··· SOURCE EXTRACT ···
My old `73 Mopar came factory equipped with an E-ignition, it will like-wise fire off under similar circumstances.
 
My 850 fired up twice by just turning the key on and its not a elec.start (74) with the old boyer ignition, the first time it did it I was setting the timimg and my mate was sitting down near the kick starter and I was on the timing mark side of the Norton, when I turned the key on the bike fired up and was idling at the right speed, after a while my mate just looked at me and asked how I did that when I wasn't even near the kick starter, I just laughted and said magic and left it at that, had him stuffed, that was over 25 years ago and I never did tell him how it happened, my mate got killed in a motorcycle crash about 1 year later, just reading this Last gasp just made me remember my best mate.

Ashley
 
Thanks for the responses. For the record, I have a Pazon ignition. Glad it is 'normal' and one less thing to worry about.
··· ITEMS ···
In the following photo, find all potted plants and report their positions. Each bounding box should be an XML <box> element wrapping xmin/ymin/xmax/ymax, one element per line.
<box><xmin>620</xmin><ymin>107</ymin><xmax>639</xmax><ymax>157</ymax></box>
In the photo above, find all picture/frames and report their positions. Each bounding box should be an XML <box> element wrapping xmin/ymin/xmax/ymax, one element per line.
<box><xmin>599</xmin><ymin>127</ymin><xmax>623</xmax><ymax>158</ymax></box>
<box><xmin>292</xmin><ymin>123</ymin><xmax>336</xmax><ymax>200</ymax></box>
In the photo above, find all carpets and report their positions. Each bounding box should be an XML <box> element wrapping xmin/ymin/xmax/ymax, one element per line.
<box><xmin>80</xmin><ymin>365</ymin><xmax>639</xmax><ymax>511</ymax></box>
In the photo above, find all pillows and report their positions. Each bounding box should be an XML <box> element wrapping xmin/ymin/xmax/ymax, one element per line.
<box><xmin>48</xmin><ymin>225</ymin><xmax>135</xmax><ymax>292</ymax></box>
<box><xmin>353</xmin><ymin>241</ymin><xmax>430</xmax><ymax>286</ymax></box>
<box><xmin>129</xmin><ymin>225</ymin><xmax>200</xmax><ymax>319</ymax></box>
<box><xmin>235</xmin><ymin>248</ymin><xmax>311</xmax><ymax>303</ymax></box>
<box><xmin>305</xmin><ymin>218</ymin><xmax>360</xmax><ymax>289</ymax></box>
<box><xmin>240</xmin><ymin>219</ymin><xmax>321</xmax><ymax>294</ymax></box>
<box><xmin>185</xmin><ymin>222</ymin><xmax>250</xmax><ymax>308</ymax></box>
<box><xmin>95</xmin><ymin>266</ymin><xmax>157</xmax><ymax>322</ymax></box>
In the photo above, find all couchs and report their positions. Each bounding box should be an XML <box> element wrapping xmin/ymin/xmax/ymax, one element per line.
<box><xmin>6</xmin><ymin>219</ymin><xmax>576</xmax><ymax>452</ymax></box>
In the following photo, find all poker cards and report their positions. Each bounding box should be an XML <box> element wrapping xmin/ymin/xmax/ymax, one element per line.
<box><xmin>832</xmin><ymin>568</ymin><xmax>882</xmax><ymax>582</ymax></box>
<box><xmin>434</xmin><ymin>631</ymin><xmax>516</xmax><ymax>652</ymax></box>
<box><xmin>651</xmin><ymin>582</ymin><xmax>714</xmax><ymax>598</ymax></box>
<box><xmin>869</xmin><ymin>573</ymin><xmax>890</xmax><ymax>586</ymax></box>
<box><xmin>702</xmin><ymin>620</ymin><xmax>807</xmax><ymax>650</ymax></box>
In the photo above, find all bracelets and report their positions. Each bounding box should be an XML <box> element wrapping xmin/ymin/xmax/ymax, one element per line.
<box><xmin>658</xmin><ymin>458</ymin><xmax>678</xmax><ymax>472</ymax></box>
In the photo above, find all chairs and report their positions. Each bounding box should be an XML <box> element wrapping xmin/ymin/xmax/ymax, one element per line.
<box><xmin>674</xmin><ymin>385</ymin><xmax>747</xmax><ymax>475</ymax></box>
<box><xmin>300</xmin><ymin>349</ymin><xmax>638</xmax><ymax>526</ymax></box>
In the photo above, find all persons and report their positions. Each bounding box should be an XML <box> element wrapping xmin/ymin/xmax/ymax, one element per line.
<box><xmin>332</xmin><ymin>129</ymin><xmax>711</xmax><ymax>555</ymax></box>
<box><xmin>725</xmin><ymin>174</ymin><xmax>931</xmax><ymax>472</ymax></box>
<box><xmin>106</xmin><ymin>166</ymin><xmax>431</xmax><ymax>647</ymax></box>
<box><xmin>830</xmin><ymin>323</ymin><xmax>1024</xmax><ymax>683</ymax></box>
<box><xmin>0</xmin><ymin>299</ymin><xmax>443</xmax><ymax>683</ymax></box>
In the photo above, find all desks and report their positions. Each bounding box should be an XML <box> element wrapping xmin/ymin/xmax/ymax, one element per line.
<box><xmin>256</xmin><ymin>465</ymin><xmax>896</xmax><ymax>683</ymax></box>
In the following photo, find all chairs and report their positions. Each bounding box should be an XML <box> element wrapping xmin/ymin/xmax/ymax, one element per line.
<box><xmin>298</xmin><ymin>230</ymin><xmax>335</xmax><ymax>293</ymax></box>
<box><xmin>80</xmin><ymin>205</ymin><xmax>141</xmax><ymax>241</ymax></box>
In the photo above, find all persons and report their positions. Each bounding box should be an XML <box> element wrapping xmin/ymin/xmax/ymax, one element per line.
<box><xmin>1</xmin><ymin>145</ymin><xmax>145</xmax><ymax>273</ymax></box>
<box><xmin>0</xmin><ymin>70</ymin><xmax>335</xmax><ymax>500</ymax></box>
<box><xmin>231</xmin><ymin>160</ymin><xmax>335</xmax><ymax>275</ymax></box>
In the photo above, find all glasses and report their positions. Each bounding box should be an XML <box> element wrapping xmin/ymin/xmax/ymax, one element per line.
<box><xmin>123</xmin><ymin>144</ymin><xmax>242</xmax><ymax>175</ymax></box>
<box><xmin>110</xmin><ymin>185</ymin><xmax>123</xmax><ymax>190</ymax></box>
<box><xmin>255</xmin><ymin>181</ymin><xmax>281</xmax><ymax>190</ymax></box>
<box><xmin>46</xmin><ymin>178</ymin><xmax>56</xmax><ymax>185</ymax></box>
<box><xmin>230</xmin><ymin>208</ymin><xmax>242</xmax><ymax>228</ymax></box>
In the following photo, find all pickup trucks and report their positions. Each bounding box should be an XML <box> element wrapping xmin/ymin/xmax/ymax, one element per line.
···
··· ITEMS ···
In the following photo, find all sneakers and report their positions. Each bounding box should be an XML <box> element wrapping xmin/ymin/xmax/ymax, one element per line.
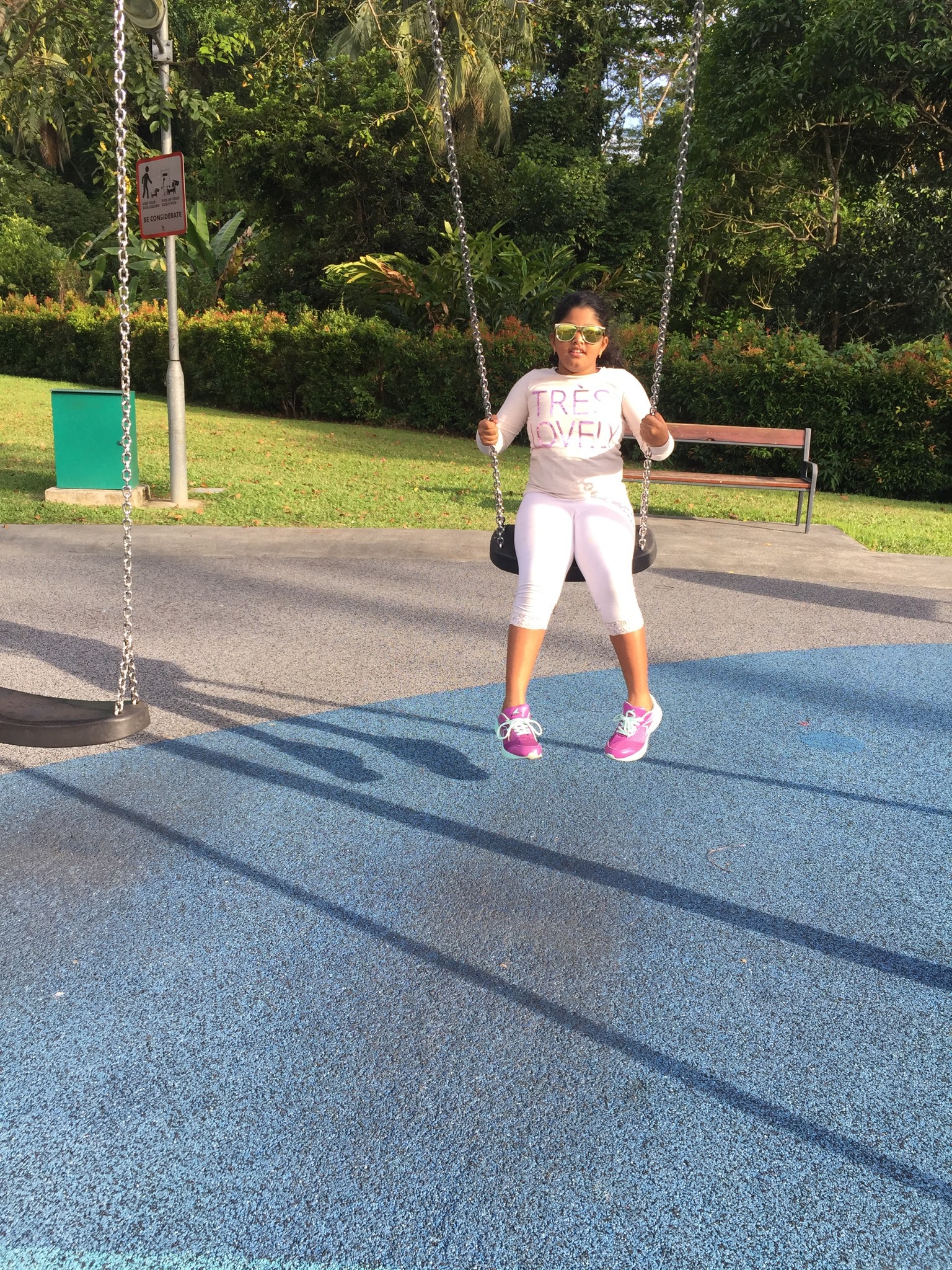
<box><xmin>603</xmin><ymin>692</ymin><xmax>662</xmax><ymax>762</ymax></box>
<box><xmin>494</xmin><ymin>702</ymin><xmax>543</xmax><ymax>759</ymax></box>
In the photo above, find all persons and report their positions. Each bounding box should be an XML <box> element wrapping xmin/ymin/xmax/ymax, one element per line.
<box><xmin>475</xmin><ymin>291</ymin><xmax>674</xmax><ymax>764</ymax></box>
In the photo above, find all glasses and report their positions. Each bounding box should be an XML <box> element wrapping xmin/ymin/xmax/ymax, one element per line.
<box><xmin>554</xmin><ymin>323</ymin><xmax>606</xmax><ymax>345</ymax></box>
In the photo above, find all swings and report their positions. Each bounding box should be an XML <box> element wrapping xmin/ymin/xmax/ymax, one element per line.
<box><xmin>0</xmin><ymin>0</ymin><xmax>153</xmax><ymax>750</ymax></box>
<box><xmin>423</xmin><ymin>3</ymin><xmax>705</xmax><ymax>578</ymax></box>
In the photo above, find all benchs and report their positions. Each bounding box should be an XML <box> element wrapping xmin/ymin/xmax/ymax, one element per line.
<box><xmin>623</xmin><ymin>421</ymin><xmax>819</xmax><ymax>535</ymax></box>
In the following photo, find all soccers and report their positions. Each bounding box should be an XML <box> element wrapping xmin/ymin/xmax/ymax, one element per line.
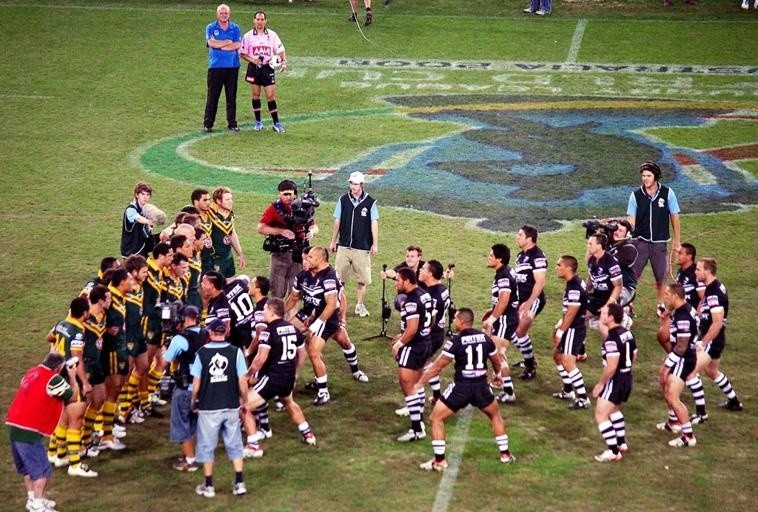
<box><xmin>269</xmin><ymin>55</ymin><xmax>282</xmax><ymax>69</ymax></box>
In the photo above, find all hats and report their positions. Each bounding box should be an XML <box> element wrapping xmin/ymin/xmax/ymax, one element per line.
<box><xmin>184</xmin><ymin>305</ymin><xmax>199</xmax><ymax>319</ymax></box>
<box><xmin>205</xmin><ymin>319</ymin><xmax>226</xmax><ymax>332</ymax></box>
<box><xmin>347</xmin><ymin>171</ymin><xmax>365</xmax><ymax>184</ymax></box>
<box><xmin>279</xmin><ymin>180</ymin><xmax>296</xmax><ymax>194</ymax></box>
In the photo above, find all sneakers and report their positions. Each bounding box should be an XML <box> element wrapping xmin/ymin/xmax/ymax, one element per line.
···
··· ITEMS ···
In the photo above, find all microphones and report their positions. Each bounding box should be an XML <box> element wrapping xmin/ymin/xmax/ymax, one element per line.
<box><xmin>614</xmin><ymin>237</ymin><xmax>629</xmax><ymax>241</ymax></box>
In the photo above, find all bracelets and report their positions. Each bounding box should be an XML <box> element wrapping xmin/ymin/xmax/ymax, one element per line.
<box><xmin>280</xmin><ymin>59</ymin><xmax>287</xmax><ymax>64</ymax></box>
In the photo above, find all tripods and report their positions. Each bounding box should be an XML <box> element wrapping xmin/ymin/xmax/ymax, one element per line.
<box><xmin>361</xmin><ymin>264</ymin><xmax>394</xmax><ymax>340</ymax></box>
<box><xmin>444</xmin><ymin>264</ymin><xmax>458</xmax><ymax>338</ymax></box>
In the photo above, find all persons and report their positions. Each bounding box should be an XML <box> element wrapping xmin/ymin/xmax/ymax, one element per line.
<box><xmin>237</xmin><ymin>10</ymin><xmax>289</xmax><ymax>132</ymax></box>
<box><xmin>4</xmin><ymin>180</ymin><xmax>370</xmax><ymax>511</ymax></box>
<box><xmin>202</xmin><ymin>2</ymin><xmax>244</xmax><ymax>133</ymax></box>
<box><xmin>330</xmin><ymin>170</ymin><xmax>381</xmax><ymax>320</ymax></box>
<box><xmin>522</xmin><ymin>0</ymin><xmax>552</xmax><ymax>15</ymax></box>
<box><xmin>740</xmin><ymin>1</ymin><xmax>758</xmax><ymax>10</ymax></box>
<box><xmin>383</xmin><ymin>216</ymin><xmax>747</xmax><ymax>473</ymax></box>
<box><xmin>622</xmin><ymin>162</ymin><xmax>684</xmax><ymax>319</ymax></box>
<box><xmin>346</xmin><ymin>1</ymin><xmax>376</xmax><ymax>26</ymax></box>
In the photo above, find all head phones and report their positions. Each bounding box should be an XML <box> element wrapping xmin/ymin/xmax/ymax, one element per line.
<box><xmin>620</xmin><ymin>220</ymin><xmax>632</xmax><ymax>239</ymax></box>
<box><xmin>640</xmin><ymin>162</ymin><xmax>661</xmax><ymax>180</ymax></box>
···
TASK
Continue the forum discussion about motorcycles that start when only the ignition key is turned, picking up after its final post.

OUTPUT OF THE EXERCISE
I used to have a Triton with an 8 valve Weslake head on a T120 engine and Boyer ignition, it had no key just the kill switch (which was part of the twistgrip cluster from a Suzuki ) the bike looked a bit ratty and would draw some smirks and unkind comments from the local lads on their 250 Yamaha's and Suzuki's.
I had got this technique down to a fine art, with a warm engine set just over TDC it would fire up with a flick of the switch.
On this particular day the bike was parked up against the wall of the bank(No Main or side stand)and I came out to find the young "Local crew" standing over it, the comments started about it being a "shitheap" and "Old Brit junk" so I smiled, prepped the bike, got on flicked the switch and it fired up straight away.
I wish I'd had a camera, the look on their faces will be etched in my mind forever.